Al querer ser romana, la Iglesia dejó de ser católica. La marca romana fue una adición espuria que alteró la naturaleza de la catolicidad de la Iglesia.
El adjetivo “católico” y el sustantivo “catolicidad” tienen un uso agridulce en el lenguaje evangélico ordinario. Parecen asociados demasiado estrictamente con la realidad del catolicismo romano para ser usados de una manera libre de las incómodas superestructuras de significado. Debido a esta relación inestable con los términos, algunas iglesias, al recitar el Credo de los Apóstoles, prefieren profesar la iglesia como “universal” en lugar de “católica”. Las dos palabras se superponen, pero la primera está menos arraigada en las controversias teológicas que la segunda.

### [Preguntas de estudio]
a - Responde estas preguntas sobre el texto acerca de la catolicidad:
(i) ¿Qué dejó de ser la Iglesia al querer ser romana?
(ii) ¿Qué palabra prefieren algunas iglesias al recitar el Credo de los Apóstoles?
(iii) ¿Cuál de las dos palabras está menos arraigada en las controversias teológicas?
b - ¿Podrías proseguir el texto sobre la catolicidad a partir de su última oración?

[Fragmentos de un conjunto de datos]
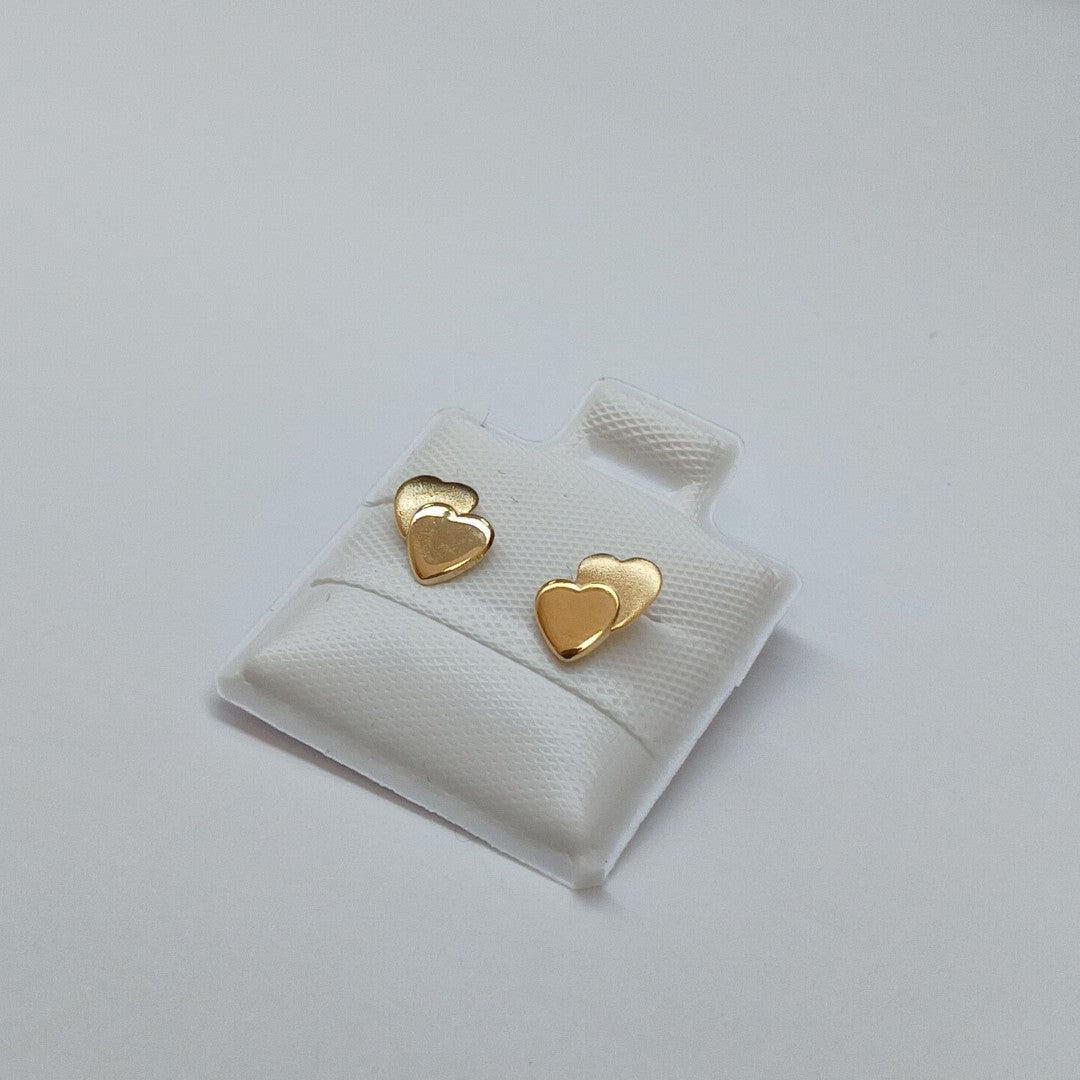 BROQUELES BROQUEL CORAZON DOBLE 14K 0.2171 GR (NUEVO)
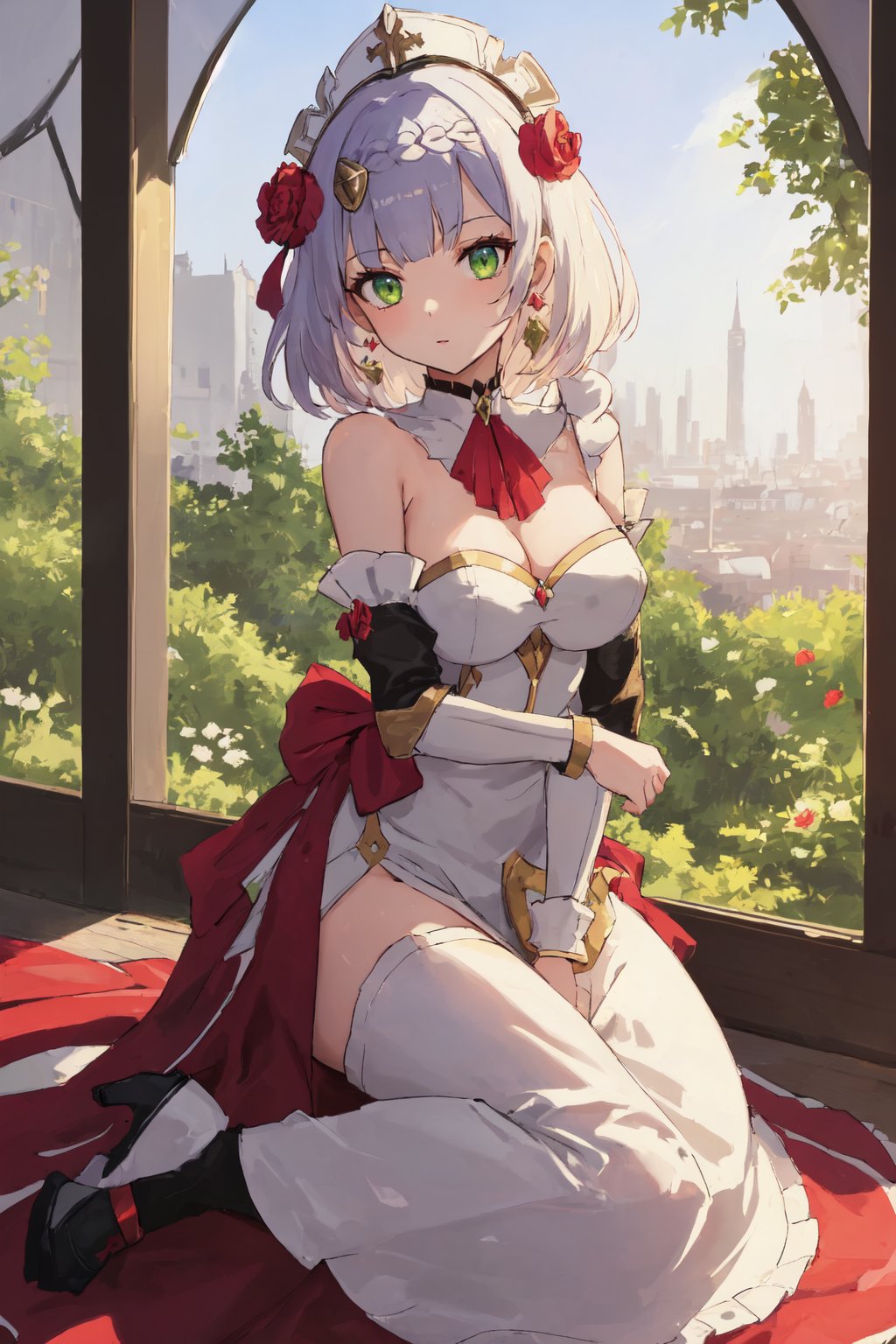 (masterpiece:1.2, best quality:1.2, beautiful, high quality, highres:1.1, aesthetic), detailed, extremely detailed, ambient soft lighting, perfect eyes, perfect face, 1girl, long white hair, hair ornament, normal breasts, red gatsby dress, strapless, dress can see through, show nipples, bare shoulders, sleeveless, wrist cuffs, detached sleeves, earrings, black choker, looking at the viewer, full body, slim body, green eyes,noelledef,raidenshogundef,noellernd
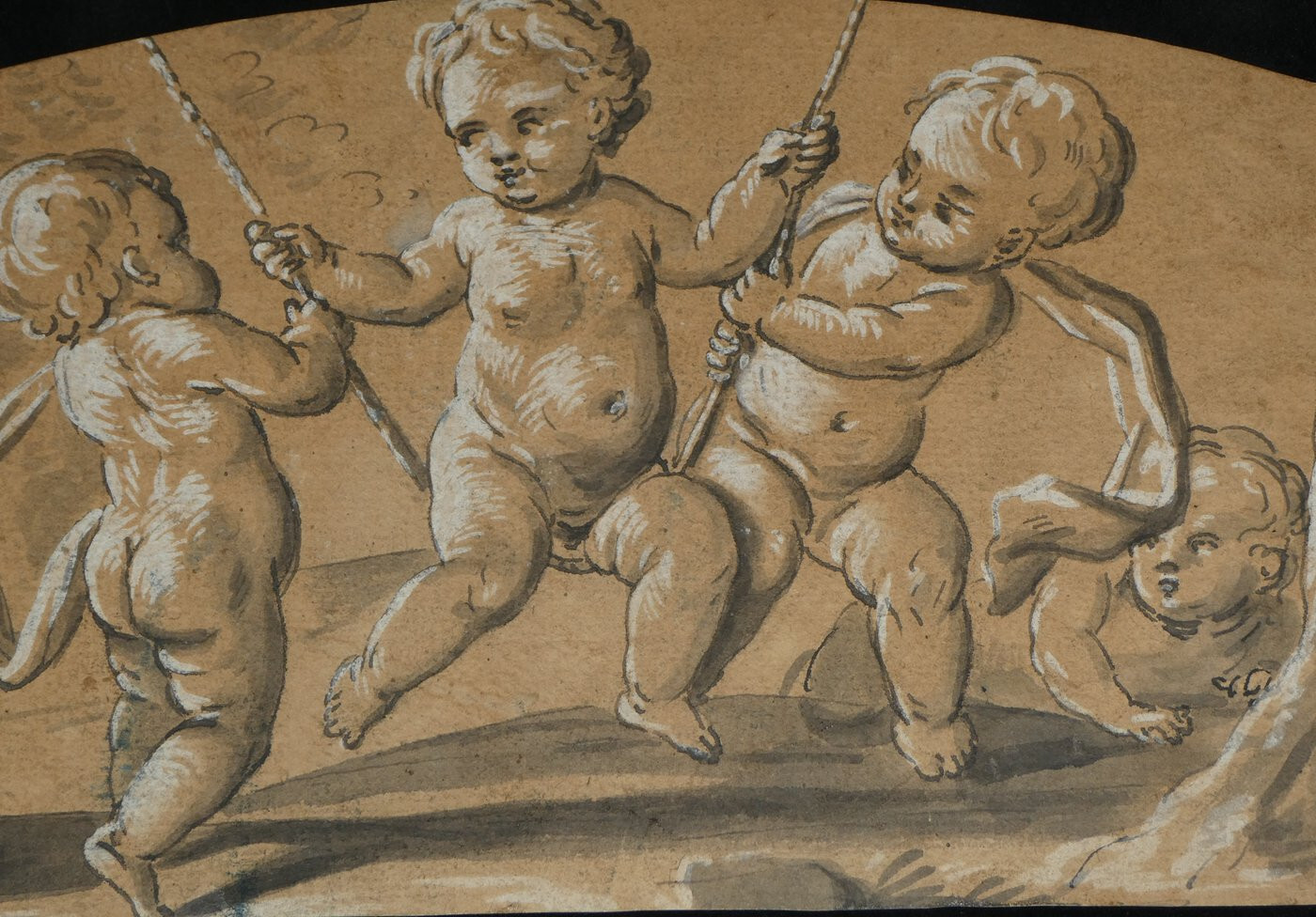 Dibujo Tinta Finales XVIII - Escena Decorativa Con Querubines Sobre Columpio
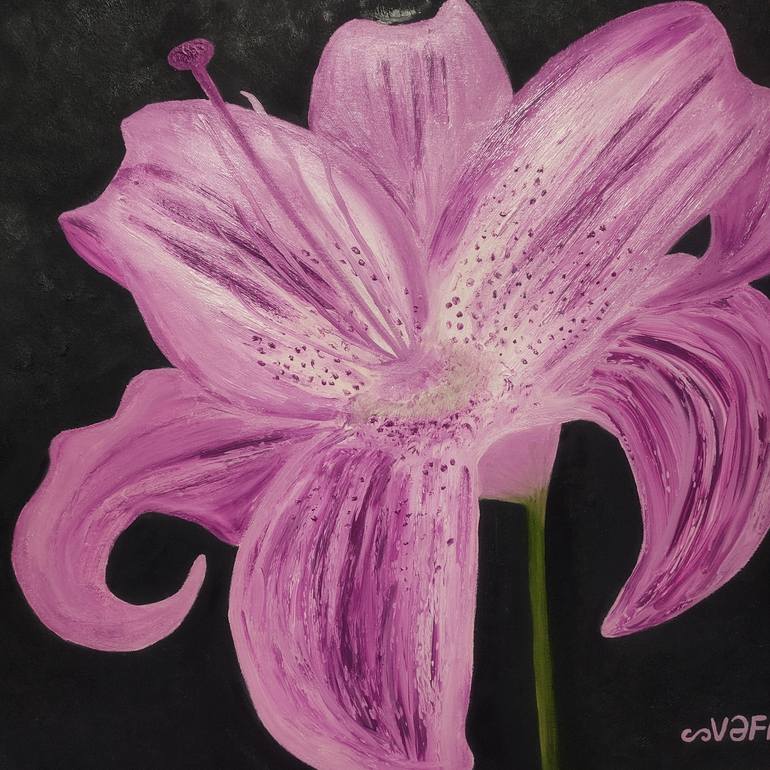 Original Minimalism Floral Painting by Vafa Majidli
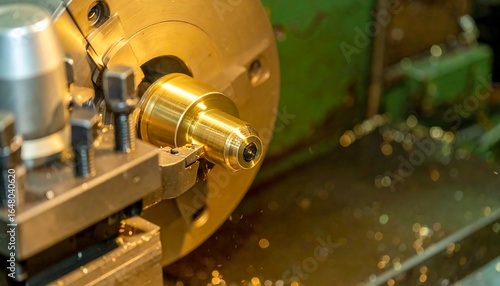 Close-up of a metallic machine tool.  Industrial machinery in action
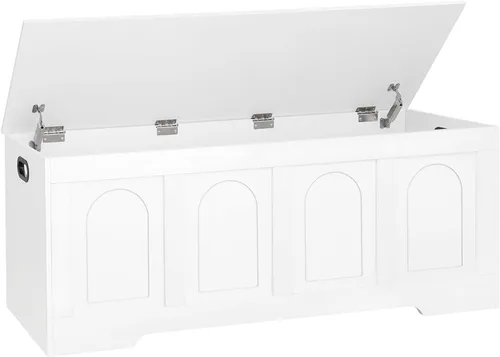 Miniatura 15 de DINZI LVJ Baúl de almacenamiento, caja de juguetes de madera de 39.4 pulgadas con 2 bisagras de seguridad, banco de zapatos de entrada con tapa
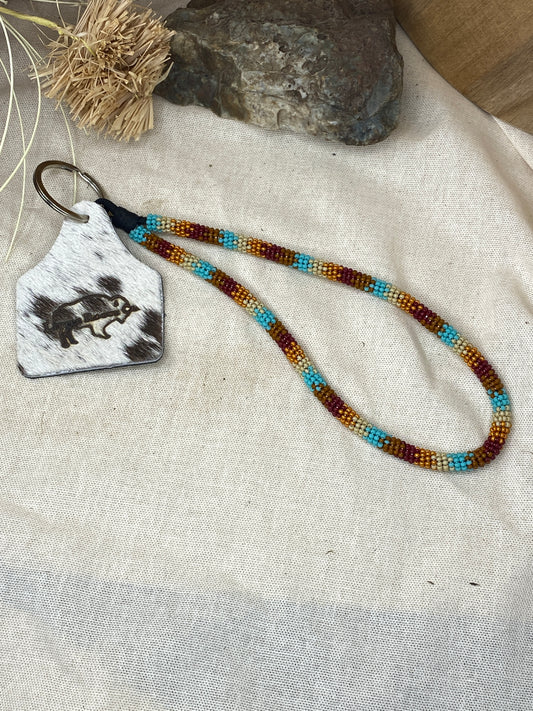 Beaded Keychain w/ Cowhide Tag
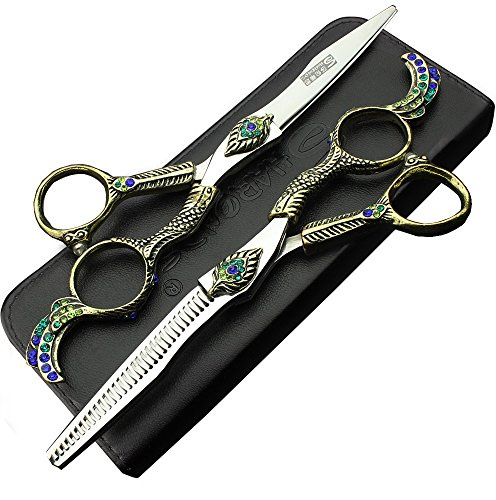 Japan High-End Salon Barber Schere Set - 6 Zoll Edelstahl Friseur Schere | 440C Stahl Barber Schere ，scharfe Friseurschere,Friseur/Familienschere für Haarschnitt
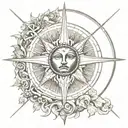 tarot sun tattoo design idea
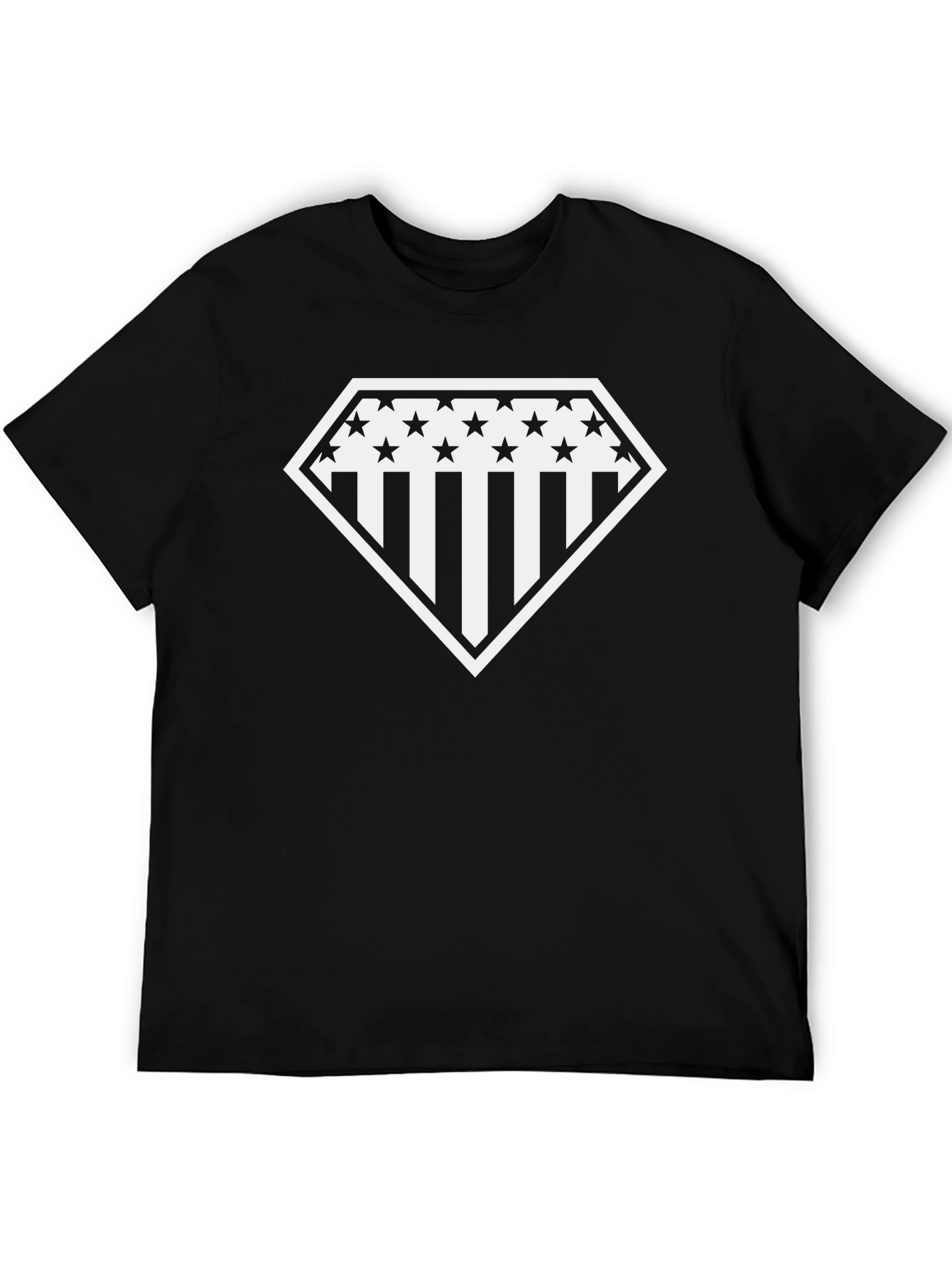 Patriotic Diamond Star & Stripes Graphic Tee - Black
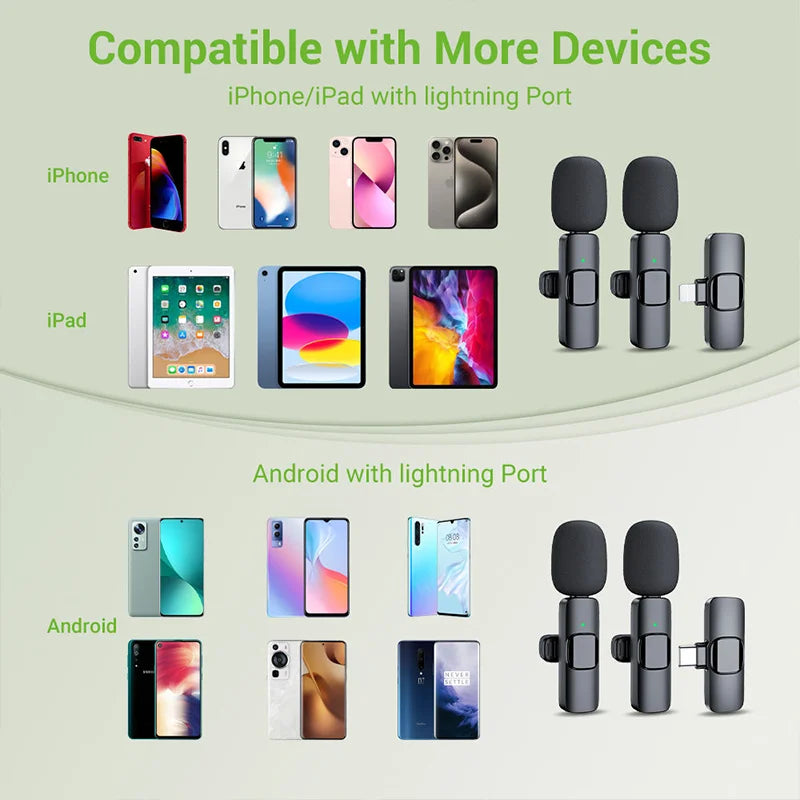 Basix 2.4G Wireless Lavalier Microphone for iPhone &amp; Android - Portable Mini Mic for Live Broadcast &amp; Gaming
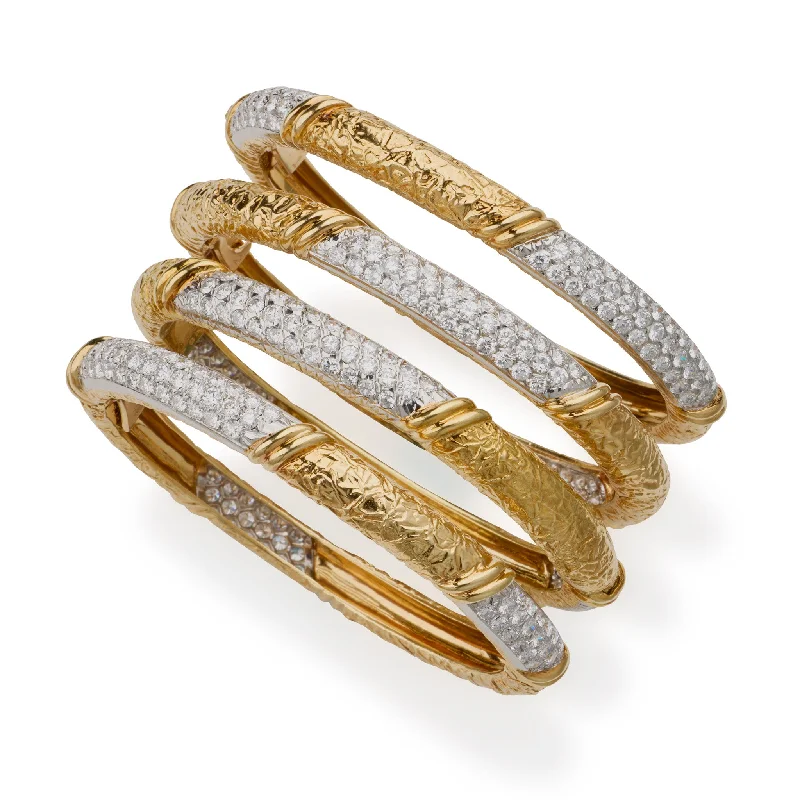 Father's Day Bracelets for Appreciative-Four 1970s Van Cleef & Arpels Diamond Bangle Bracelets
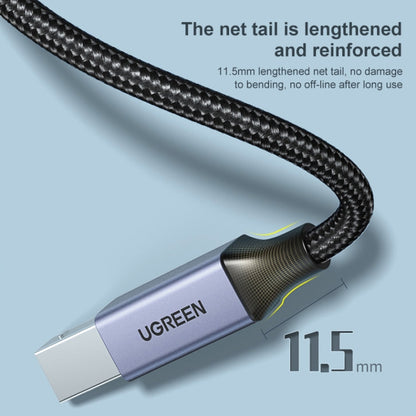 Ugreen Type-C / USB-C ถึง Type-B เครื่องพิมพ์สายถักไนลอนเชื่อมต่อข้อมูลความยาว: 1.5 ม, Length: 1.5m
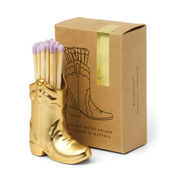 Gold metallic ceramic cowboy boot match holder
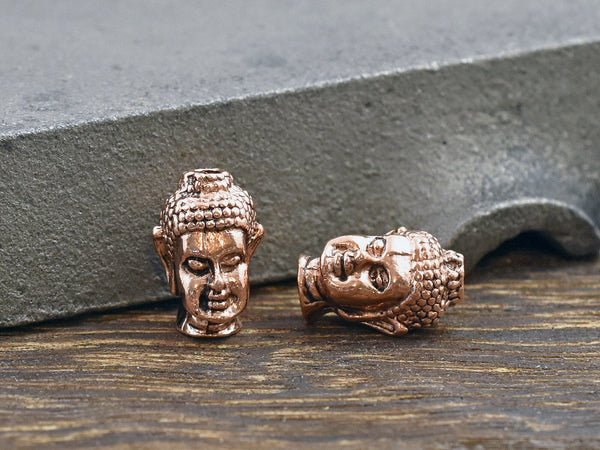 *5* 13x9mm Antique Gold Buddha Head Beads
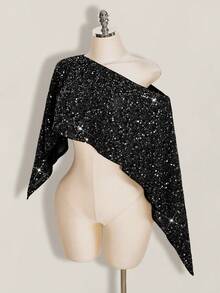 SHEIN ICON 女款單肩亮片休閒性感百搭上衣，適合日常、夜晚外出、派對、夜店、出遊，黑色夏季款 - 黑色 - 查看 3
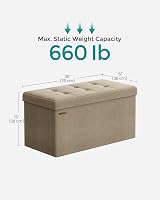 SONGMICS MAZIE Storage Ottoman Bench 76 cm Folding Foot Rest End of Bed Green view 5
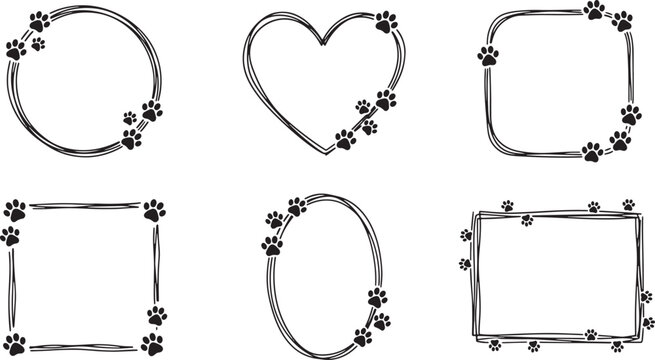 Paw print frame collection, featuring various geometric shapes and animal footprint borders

### [Conjunto de respuestas]
a -
(i) Dejó de ser católica.
(ii) Prefieren "universal" en lugar de "católica".
(iii) "Universal".

b -
La Biblia nunca utiliza la expresión kath'olon (de acuerdo con el conjunto) en el sentido teológico. La única referencia explícita, que se usa en forma negativa, está en Hechos 4:18. El uso profano de kath'olon tiene un rango abigarrado que incluye el significado de “general”, “total”, “completo” y “perfecto”. Al tomar prestado el término, la Iglesia comenzó a entenderlo como una descripción de la universalidad de la Iglesia (compuesta de judíos y gentiles), la plenitud del evangelio (entregado de una vez por todas a los santos), y la extensión global del pueblo de Dios (desde Jerusalén hasta los confines de la tierra).[1]
La catolicidad siempre en el contexto
En la era post-apostólica, la palabra “católico” fue incluida en el Credo de los Apóstoles como una marca de la Iglesia de Jesucristo. El Credo la define como la iglesia “una, santa, apostólica y católica”. La catolicidad fue afirmada no de forma aislada, sino en el contexto de las otras tres dimensiones. En este sentido, la catolicidad de la iglesia se significaba y limitaba haciendo referencia a su unidad (o sea, que hay un solo pueblo de Dios), su santidad (esto es, el pueblo de Dios separado por Él y para Él) y su apostolicidad (a saber, que el pueblo de Dios sigue las enseñanzas de los apóstoles, es decir, la Biblia).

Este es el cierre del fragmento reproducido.